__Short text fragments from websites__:
--- --- ---

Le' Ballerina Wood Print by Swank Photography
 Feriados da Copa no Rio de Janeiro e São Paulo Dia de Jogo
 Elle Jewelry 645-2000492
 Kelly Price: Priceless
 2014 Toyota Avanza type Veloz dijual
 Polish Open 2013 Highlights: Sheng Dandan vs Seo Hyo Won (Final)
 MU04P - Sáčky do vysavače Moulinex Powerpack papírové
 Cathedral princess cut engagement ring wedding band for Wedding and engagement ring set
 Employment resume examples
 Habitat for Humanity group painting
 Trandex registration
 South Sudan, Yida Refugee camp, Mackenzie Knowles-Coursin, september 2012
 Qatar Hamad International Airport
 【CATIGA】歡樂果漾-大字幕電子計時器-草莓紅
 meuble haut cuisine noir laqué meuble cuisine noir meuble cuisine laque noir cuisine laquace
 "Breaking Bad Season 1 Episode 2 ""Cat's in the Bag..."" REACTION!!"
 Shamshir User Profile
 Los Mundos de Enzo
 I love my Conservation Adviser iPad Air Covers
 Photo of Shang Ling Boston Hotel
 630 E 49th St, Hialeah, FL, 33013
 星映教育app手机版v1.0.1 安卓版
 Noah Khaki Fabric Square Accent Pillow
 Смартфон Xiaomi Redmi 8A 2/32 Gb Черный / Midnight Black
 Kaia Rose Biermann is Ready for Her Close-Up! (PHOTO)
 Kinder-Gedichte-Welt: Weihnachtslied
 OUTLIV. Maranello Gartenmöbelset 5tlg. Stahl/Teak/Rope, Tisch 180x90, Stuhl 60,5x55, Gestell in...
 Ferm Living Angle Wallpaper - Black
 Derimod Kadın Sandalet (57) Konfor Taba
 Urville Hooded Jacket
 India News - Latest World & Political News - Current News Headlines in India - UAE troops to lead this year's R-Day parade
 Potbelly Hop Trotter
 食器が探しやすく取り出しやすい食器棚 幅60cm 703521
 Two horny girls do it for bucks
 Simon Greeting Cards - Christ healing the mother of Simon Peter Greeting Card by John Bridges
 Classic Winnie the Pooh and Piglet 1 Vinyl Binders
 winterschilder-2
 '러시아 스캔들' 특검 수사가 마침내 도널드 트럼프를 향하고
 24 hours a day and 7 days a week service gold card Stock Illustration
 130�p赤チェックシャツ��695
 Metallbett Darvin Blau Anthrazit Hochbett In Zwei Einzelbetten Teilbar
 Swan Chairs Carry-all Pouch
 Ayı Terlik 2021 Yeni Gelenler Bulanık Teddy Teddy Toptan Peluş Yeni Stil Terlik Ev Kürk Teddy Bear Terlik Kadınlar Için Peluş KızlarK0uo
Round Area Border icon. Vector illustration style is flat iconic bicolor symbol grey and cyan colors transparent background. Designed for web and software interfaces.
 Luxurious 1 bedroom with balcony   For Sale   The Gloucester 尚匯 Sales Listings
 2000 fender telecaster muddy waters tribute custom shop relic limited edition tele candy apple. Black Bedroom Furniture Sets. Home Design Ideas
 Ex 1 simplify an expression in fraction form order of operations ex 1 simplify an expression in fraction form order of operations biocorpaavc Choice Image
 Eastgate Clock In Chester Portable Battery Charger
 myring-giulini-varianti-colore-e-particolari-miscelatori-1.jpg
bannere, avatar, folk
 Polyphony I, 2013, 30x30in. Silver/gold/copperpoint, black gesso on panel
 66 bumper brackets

--- --- ---

__Work to complete__:
Starting at the line that has "2014 Toyota Avanza type Veloz dijual" and ending at the line that has "Kinder-Gedichte-Welt: Weihnachtslied", please write out the lines above exactly, leaving out all others.

__Solution to this task__:
 2014 Toyota Avanza type Veloz dijual
 Polish Open 2013 Highlights: Sheng Dandan vs Seo Hyo Won (Final)
 MU04P - Sáčky do vysavače Moulinex Powerpack papírové
 Cathedral princess cut engagement ring wedding band for Wedding and engagement ring set
 Employment resume examples
 Habitat for Humanity group painting
 Trandex registration
 South Sudan, Yida Refugee camp, Mackenzie Knowles-Coursin, september 2012
 Qatar Hamad International Airport
 【CATIGA】歡樂果漾-大字幕電子計時器-草莓紅
 meuble haut cuisine noir laqué meuble cuisine noir meuble cuisine laque noir cuisine laquace
 "Breaking Bad Season 1 Episode 2 ""Cat's in the Bag..."" REACTION!!"
 Shamshir User Profile
 Los Mundos de Enzo
 I love my Conservation Adviser iPad Air Covers
 Photo of Shang Ling Boston Hotel
 630 E 49th St, Hialeah, FL, 33013
 星映教育app手机版v1.0.1 安卓版
 Noah Khaki Fabric Square Accent Pillow
 Смартфон Xiaomi Redmi 8A 2/32 Gb Черный / Midnight Black
 Kaia Rose Biermann is Ready for Her Close-Up! (PHOTO)
 Kinder-Gedichte-Welt: Weihnachtslied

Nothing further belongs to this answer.